409, not the cleaner (no, I favor Seventh Generation myself), instead 409 represents the number of bottles I have left to taste, after experiencing eight wines from Loire in the Northwest of France on Tuesday night. The Loire Valley has never been a hot spot on my radar of wine consumption; besides purchasing the occasional seven-fifty of Chinon, I have been otherwise willfully ignorant. I knew the area better for pears (D’anjou) than wine. A locals-only region gobbled up by the French and having little impact relative to other regions from France (with regards to the export market) because of the quality-to-price-ratio is excellent, the wines are nevertheless inexpensive and fairly versatile.

The Loire Valley features the most famous of the Gallic rivers—Loire—and produces fine examples of Chenin Blanc and Cabernet Franc, adored by the Parisians and wine nerds in the know.

The red wines of Loire Valley are known to possess strong herbal and vegetative qualities, rife with bell peppers, graphite and eucalyptus branches; they’re certainly not for everyone. The white wines on the other hand bring great acidity, balance with deposits of minerality, to compliment seafood and other less exotic fare. Food friendly vino.

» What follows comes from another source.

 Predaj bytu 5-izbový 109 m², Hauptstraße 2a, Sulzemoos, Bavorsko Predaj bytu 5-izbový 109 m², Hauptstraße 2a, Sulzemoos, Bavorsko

Due to the massive river and the Atlantic Ocean influence, the climate is varied depending where, inside the valleys the Loire meanders through, you are; there is a continental climate spanning distinct regions with warmer areas owing to the Gulf Stream. The soils are calcareous and loaded with schist, making it a very good growing area for wide variety of vines. As a result the Loire is also responsible for many different wine styles: Crémant, botrytized Chenin Blanc, Rosés of Cabernet and greener Cabernet Franc—Chinon, also known as Breton.

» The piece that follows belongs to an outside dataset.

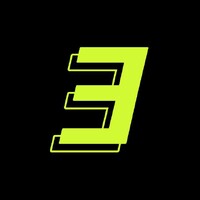Epic Team AI logo - Similar company to Chatcut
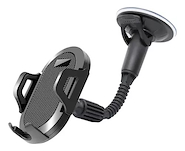 SEISA 2339-D3 holder universal para auto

In class we tried an even split of wines, four red and four whites, they were:

08 Domaine du Bourg, Muscadet, Côtes de Grandlieu, Le Pavilion

08 François Chidaine, Les Argiles, Vouvray

06 Ch Pierre-Bise Savenières Roche aux Moines

09 Domaine Sylvain Bailly Sancerre Terroirs

08 Domaine Sylvain Bailly Sancerre Rouge Loucée

08 Ch. Pierre-Bise Anjou Village Sur Schistes

03 Ch. Bel-Air Bourgueil Grand Mont

09 Ch. Bel-Air Bourgueil Jour du Soif

The body of wines showed well, nothing flashy or over-the top, definitely no favorites among the bunch. Within the white wines there were variances in flavors ranging from the Sherry-esque profile expressing toasty and nutty characteristics without having the viscosity on the palate, to more pronounced stone fruit esters. They were replete with good acidity and sometimes, as was the case with the Muscadet, a slight effervescent mouth feel.

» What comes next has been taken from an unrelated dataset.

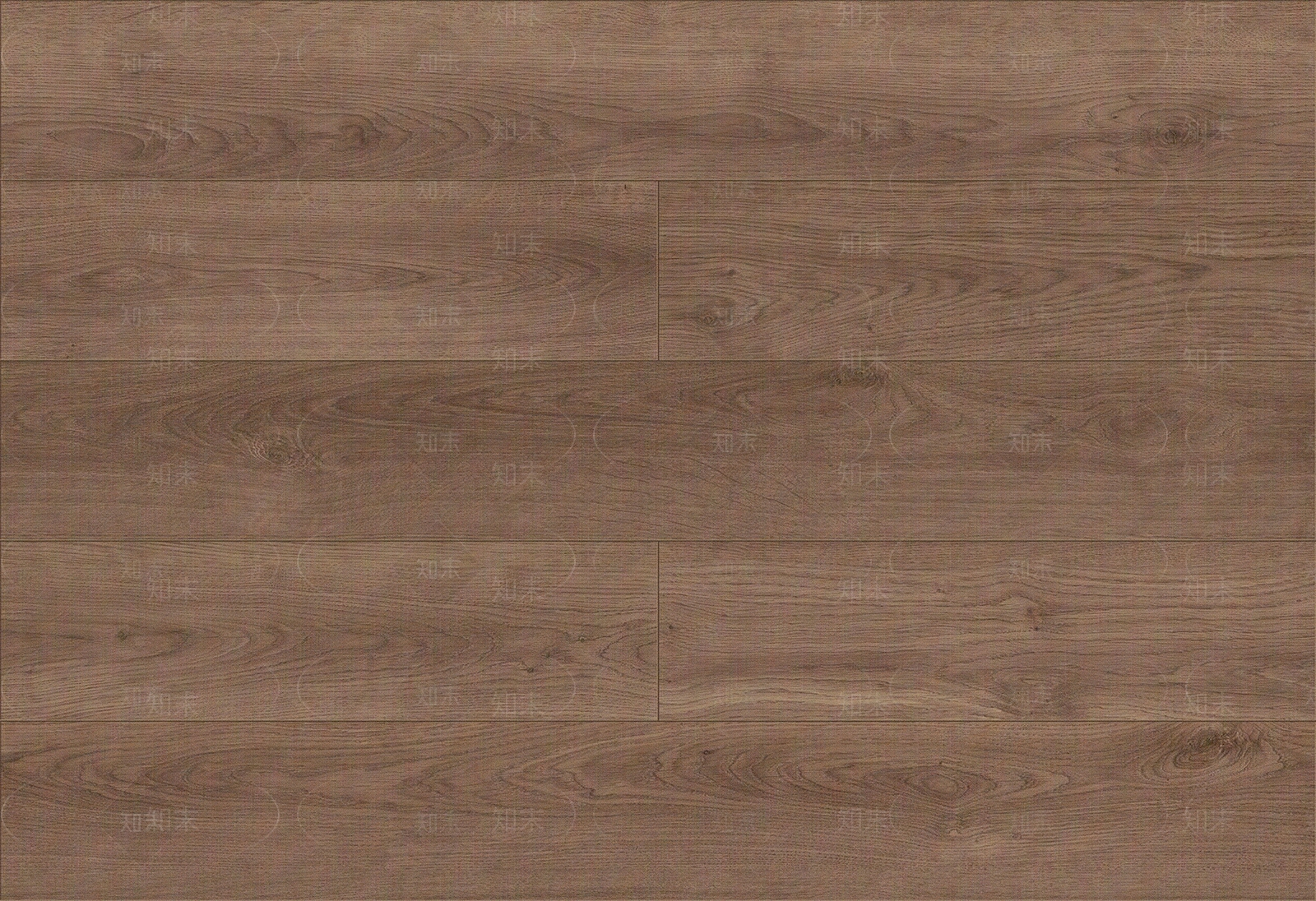 现代中古木地板贴图下载【ID:1171736476】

The red wines fit the bill as well, a synthesis of vegetal qualities, slight pencil lead notes integrated with softer fruit aromatics of cherry and raspberry. The class did not quite slake my curiosity about the potential of the Loire—especially since I have yet to try the Rosé of Cabernet or the Sweet wines from the region. I feel though that the Loire has taken root inside my brain—the wines are affordable and interesting—and I will begin to adjust and correct the willful omissions from my shopping basket when I peruse the French wines of my local wine shops.